*Task description*: Copy the passage on AI and books, starting with "It can feel" and going on through "into producing books.", and swap "poetry" for "short stories".

*Passage for review*:
+---+

By Hayley Cadel and Maisie Clarke

It can feel like every industry is talking about AI, and publishing is no different. In this issue, we’re looking at AI and its potential impact on books. What is AI, and will books be written by it in the future? AI stands for Artificial Intelligence, which is the computer simulation of human intelligence. A basic explanation is, AI is fed information and uses this information to learn, and this knowledge is used to create output. Right now, AI has many benefits across many disciplines: it can be used by students to write essays and has even produced poetry. As AI continues to advance, there is the potential for it to branch into producing books.

+---+

*Given entries*:
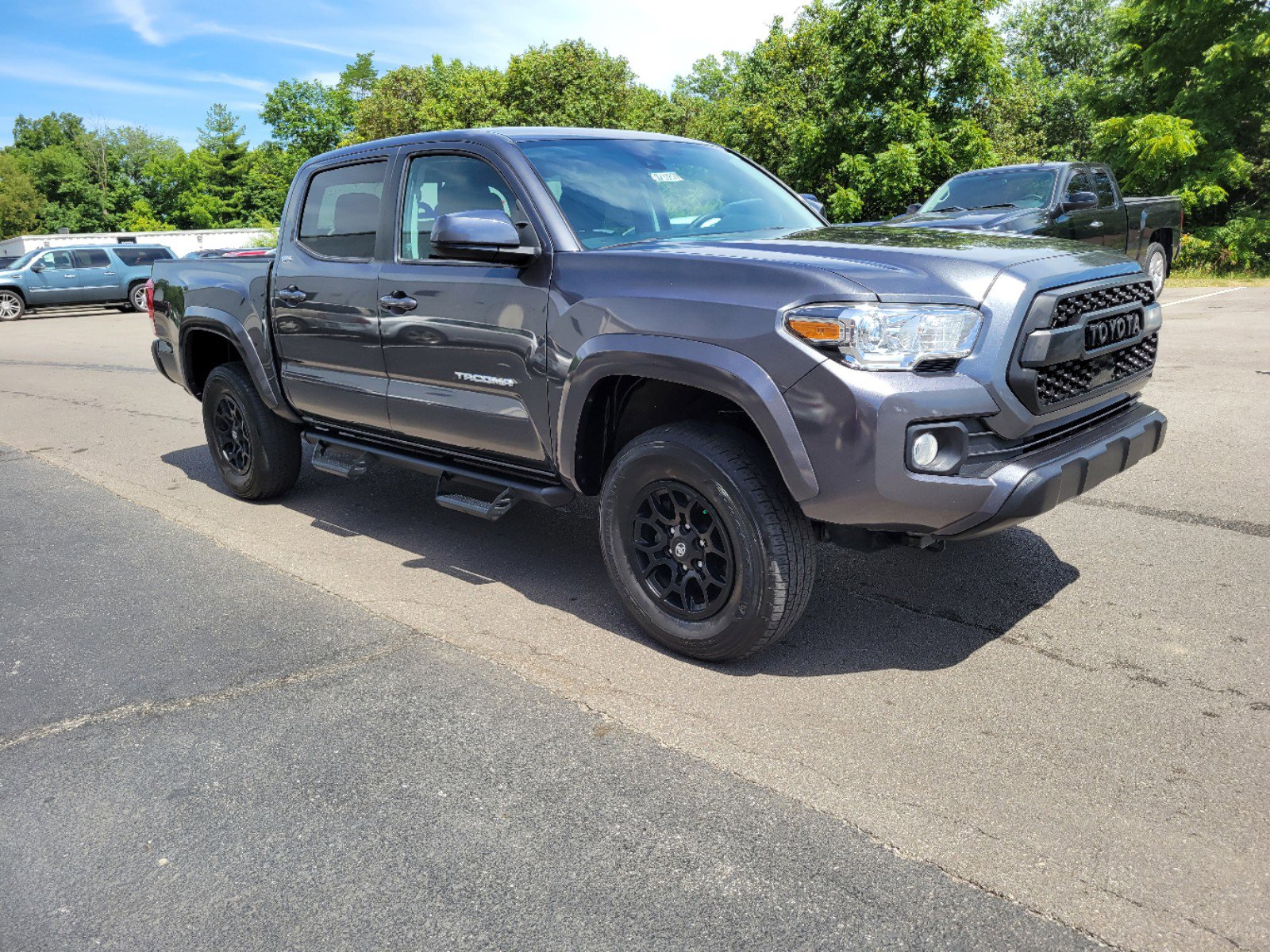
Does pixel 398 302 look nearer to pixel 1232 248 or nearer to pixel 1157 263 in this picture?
pixel 1157 263

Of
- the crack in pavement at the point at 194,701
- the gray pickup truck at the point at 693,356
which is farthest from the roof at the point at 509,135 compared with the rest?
the crack in pavement at the point at 194,701

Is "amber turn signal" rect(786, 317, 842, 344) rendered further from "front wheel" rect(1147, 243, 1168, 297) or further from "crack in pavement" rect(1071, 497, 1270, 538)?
"front wheel" rect(1147, 243, 1168, 297)

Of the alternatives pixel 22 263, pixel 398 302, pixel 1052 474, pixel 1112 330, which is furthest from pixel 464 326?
pixel 22 263

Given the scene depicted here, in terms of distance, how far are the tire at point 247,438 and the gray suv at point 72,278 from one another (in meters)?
22.0

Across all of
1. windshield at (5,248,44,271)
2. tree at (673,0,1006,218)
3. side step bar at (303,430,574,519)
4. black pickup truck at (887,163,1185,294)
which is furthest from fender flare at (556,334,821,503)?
windshield at (5,248,44,271)

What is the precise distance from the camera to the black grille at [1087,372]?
3.37 m

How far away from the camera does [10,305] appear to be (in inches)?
1002

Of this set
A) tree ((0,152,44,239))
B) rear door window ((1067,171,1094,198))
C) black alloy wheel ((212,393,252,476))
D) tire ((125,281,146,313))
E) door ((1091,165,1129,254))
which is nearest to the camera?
black alloy wheel ((212,393,252,476))

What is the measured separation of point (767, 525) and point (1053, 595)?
158 centimetres

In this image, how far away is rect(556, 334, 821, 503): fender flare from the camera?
10.6ft

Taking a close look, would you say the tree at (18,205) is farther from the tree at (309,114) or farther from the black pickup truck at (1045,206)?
the black pickup truck at (1045,206)

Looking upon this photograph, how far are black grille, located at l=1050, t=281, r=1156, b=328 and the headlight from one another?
394mm

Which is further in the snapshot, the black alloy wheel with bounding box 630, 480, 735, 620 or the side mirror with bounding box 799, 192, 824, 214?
the side mirror with bounding box 799, 192, 824, 214

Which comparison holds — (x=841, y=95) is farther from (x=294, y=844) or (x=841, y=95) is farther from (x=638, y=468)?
(x=294, y=844)
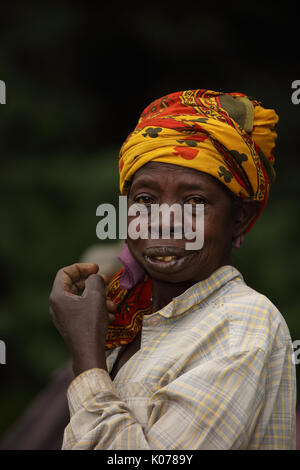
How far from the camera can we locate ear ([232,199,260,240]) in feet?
6.17

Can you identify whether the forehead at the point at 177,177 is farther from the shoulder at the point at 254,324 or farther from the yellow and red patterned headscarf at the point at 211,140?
the shoulder at the point at 254,324

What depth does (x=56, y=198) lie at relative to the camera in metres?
6.36

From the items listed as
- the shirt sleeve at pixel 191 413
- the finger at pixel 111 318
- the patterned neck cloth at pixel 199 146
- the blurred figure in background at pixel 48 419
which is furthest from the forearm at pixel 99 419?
the blurred figure in background at pixel 48 419

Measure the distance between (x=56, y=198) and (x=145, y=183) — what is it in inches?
184

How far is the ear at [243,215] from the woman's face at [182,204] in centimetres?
7

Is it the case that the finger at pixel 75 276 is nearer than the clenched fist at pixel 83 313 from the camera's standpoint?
No

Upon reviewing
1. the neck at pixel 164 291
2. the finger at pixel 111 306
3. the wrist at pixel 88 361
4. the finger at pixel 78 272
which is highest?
the finger at pixel 78 272

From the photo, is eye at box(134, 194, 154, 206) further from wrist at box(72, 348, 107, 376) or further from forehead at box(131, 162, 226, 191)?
wrist at box(72, 348, 107, 376)

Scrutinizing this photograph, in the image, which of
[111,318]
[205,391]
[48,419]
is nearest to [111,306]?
[111,318]

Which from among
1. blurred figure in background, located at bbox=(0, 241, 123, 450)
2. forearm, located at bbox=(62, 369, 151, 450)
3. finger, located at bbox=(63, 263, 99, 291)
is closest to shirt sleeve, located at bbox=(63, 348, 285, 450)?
forearm, located at bbox=(62, 369, 151, 450)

+---+

*Result of the task*:
It can feel like every industry is talking about AI, and publishing is no different. In this issue, we’re looking at AI and its potential impact on books. What is AI, and will books be written by it in the future? AI stands for Artificial Intelligence, which is the computer simulation of human intelligence. A basic explanation is, AI is fed information and uses this information to learn, and this knowledge is used to create output. Right now, AI has many benefits across many disciplines: it can be used by students to write essays and has even produced short stories. As AI continues to advance, there is the potential for it to branch into producing books.